The practical analytic tendency which has made Basic possible is one which has had various causes at various times in the history of language, but in two respects at least has reflected modern scientific developments (a) away from the word-magic which induced a reverence for linguistic forms and rituals ; (b) away from specific and toward general names.

The passage from classical Latin to the Romance languages was an important step in the right direction. The inheritors of the language of Cicero and Caesar found a complicated inflexional system too laborious for their practical needs. Subtleties were discarded in everyday speech by people of a simpler mentality, and the learned colossus retained the language of an earlier age for literary purposes. A society which lays stress on verbal niceties in ordinary communication has either succumbed to word-magic, or been victimized by literary pedantry in its educations system. Humanity has not proved sufficiently capable, or it may be, sufficiently long-lived, to profit by a meticulous verbal training. Where the first two decades of life are occupied chiefly with the acquisition of symbolic conventions, scientific and practical considerations almost inevitably suffer ; nor has the average proficiency of the victims of the system been such as to justify their sacrifice in the interests of a few master stylists.
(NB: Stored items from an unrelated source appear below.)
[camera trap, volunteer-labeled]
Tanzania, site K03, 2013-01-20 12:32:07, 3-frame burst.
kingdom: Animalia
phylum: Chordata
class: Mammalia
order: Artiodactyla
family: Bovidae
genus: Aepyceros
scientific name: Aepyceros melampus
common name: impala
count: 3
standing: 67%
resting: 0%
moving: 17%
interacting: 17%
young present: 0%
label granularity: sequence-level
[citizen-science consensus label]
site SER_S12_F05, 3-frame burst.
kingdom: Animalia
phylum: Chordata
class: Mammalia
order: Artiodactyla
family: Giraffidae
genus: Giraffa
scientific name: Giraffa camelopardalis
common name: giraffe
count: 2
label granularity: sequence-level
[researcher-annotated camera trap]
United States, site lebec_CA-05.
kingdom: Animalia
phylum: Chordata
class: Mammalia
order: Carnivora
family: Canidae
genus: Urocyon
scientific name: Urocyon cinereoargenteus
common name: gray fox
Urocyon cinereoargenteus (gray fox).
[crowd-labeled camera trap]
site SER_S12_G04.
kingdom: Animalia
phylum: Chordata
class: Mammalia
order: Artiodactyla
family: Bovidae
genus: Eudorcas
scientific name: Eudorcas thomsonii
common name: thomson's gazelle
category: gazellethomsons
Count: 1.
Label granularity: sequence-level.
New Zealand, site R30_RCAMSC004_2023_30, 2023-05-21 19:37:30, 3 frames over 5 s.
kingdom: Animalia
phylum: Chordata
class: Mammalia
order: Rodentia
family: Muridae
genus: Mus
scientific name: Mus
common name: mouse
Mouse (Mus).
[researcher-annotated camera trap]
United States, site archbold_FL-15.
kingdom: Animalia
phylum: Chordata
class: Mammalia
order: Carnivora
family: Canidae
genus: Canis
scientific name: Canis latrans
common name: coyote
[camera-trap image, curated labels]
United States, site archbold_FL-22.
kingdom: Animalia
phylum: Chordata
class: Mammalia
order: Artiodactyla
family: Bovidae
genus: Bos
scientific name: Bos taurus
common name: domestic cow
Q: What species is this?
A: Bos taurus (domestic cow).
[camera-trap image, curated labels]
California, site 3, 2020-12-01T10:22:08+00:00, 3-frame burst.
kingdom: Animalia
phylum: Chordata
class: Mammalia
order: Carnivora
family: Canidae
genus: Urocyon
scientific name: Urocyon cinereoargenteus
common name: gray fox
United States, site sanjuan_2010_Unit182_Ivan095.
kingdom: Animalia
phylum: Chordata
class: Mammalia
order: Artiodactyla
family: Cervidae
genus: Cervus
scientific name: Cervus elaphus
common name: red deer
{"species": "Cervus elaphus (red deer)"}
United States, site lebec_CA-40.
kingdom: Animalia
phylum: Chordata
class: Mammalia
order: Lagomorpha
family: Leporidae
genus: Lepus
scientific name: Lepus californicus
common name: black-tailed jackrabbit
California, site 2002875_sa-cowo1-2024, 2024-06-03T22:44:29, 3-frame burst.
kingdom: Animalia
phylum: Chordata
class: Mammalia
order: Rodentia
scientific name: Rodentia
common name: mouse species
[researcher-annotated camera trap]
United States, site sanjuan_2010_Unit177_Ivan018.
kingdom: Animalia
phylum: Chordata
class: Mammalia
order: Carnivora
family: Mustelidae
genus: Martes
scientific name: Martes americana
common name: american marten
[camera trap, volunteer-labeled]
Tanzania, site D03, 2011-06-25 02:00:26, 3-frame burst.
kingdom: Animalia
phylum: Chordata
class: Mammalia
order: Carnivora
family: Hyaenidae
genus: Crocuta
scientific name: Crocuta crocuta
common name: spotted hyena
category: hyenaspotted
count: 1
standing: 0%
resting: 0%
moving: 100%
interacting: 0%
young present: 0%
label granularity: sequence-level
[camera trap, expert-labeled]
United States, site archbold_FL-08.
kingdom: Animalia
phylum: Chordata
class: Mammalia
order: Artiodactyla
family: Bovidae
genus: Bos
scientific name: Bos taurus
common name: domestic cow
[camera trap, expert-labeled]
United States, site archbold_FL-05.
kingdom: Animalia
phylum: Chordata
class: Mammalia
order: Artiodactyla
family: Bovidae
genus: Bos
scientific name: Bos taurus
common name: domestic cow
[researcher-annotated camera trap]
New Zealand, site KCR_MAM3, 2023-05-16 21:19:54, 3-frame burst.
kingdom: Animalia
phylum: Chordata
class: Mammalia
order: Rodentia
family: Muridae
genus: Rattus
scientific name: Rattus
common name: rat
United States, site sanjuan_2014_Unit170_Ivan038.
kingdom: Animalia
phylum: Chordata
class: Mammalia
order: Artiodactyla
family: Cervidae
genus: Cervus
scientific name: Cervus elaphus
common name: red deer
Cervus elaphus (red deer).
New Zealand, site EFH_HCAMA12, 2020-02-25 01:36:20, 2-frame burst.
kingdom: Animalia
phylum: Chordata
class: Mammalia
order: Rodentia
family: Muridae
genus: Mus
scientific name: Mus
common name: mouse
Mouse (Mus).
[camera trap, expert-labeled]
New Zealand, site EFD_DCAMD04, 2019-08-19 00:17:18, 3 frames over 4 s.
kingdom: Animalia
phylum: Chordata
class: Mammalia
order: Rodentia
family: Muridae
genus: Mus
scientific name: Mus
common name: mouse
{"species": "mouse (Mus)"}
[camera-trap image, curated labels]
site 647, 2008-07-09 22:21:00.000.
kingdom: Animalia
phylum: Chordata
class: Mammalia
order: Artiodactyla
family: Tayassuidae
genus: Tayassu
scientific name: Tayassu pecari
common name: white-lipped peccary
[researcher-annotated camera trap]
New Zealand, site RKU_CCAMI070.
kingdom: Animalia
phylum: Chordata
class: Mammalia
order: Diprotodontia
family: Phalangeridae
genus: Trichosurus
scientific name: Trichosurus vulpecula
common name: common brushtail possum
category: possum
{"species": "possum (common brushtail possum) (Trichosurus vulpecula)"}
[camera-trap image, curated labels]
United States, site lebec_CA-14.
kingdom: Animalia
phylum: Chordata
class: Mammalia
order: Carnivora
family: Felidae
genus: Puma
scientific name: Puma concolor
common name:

It is from America, however, that the chief impetus to profit by this tendency of language in daily speech has come. Although developments of this sort are thus of supreme significance in any systematic approach to language improvement, they naturally tend to be regarded with misgivings in conservative and literary circles.

When Henry James remarked that the American people were romping amid the ruins of the English language, he left it an open question whether they were there to destroy or to fulfill. From the psychological point of view, at any rate, a linguistic romp may be a highly creditable performance. The antic haverings of a pedantic pedestrianism in quest for Pure English are rapidly producing a new form of Addison's disease-for Addison was the first to complain that "the late war has adultered our tongue with strange words."

But if we are agreed that they are ruins, the case for a newer edifice is all the stronger. If, however, we can build on the old site, so much the better. We may even be able to preserve the old bricks, so that our children's children may say, "This was known to Johnson, to Webster," or "Here Bentham, here Runyon fought and won."   The strength of Basic English lies in its determination to discard nothing that is essential from the standpoint of continuity.